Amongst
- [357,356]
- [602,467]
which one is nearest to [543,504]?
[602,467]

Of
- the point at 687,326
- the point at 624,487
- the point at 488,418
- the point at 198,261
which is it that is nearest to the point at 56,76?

----

Render each line of the records above as a Markdown table with the columns Row and Line, numbering the rows and omitting blank lines.

* **Problem solution**:
| Row | Line |
|---|---|
| 1 | Amongst |
| 2 | - [357,356] |
| 3 | - [602,467] |
| 4 | which one is nearest to [543,504]? |
| 5 | [602,467] |
| 6 | Of |
| 7 | - the point at 687,326 |
| 8 | - the point at 624,487 |
| 9 | - the point at 488,418 |
| 10 | - the point at 198,261 |
| 11 | which is it that is nearest to the point at 56,76? |